Let’s talk about the economy and Fed monetary policy. Unless Jay Powell’s Federal Reserve wants to completely politicize monetary policy and slash interest rates in order to juice the economy and re-elect President Biden, there is absolutely no reason right now for the central bank to take the foot off the brake and slam down the accelerator.  

A Federal Reserve governor, Christopher Waller, said yesterday that the Fed should not rush into rate cuts. He’s right. Why is he right? Well, prices are still rising, inflicting significant damage to middle- and lower-income affordability.  

Over the past three years, typical family wages are some 4 percent below the rise of inflation. The inflation rate itself is still above the Fed’s 2 percent target. The unemployment rate is still less than 4 percent. Retail sales, at least through the Christmas holidays, held up nicely.  

And the Biden administration is still running a roughly $2 trillion budget deficit, driven principally by a spending-to-GDP ratio that is nearly more than 24 percent — compared to a 50-year average of 20 percent — as they pour some $5 trillion into the economy since coming into office.  

There is no recession at the moment, though this could change. Yet the Atlanta Fed’s GDPNow Q4 estimate is currently 2.4 percent — not a boom, but not a bust either. There are chinks in the economic armor, most particularly a long slump in manufacturing output and jobs.  

If the demand side of the economy via retail sales is growing much faster than supply-side manufacturing, though, that’s a potential inflation risk. The Fed should be leery of this unbalanced economy.  

Meanwhile, the topline Consumer Price Index in December was 3.4 percent year-over-year. The core rate was 3.9 percent, services 5 percent, and services excluding energy 3.5 percent. Every one of them well above the Fed’s 2 percent target.  

Over the past three Bidenflation years, groceries are up 20 percent. Energy is up 26 percent. And new and used cars are up about 20 percent. Mortgage rates are up around 7 percent.  

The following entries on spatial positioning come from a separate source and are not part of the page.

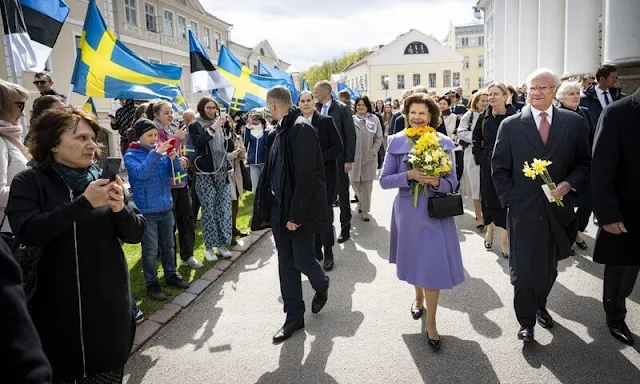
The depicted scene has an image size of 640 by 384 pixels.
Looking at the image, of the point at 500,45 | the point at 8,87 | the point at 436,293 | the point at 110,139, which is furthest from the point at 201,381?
the point at 500,45

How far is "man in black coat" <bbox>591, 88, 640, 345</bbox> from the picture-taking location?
3.62 m

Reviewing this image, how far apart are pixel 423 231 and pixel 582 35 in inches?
534

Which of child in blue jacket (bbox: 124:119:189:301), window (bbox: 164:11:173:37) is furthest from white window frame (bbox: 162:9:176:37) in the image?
child in blue jacket (bbox: 124:119:189:301)

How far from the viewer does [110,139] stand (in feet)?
86.6

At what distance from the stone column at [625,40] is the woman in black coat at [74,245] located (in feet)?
34.7

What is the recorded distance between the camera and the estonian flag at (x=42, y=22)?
17.7ft

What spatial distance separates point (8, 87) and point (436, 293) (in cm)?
379

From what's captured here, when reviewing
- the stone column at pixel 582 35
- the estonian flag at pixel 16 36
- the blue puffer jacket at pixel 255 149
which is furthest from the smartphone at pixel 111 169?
the stone column at pixel 582 35

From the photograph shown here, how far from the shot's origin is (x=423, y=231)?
13.3ft

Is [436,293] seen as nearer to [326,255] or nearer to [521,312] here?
[521,312]

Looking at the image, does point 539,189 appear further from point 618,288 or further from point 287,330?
point 287,330

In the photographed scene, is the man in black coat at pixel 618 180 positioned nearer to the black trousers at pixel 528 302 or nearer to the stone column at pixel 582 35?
the black trousers at pixel 528 302

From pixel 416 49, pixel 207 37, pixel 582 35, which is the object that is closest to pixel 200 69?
pixel 582 35

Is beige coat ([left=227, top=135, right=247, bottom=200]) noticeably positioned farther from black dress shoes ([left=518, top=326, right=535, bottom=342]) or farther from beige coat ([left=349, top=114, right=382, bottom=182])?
black dress shoes ([left=518, top=326, right=535, bottom=342])
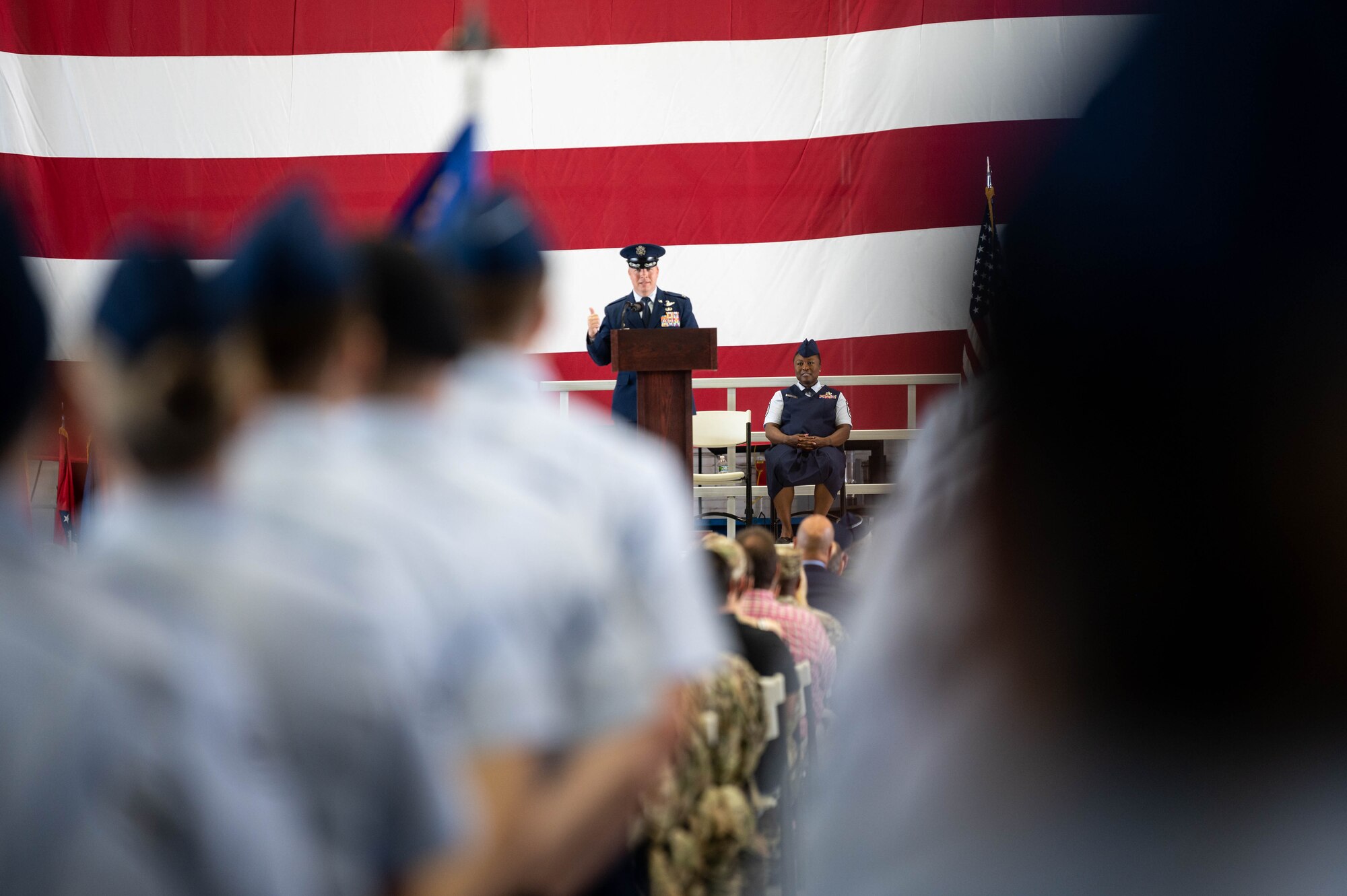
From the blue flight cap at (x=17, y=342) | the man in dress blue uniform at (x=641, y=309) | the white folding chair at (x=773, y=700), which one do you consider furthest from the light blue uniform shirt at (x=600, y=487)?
the man in dress blue uniform at (x=641, y=309)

You need $1.19 today in order to match the purchasing power of the dollar pre-pandemic. That’s a 19 percent loss in the value of your money.  The dollar is still worth less than a 2,000th of an ounce of gold. 

Wall Street keeps jabbering about three, four, or even five Fed rate cuts.  Wall Street loves easy money. Main Street does not. The Federal Reserve projections show three or more rate cuts this year, but there’s no particularly good reason for that.  

A recent Fed survey shows that over 90 percent of the central bank’s economists are Democrats. I’m going to make a different bet, though.  

I’m going to suggest that Fed head Jay Powell is an honorable man, he will not seek a third term as chair no matter who wins the Presidential election, and instead wants to establish his historical reputation as the guy who got inflation back to the central bank’s 2 percent target.  

It’s not exactly Volcker, because Mr. Powell was asleep for the first inflationary year. I’ll bet, though, he wants to redeem himself. Caveat emptor, all you Wall Street doves. 

From Mr. Kudlow’s broadcast on Fox Business Network.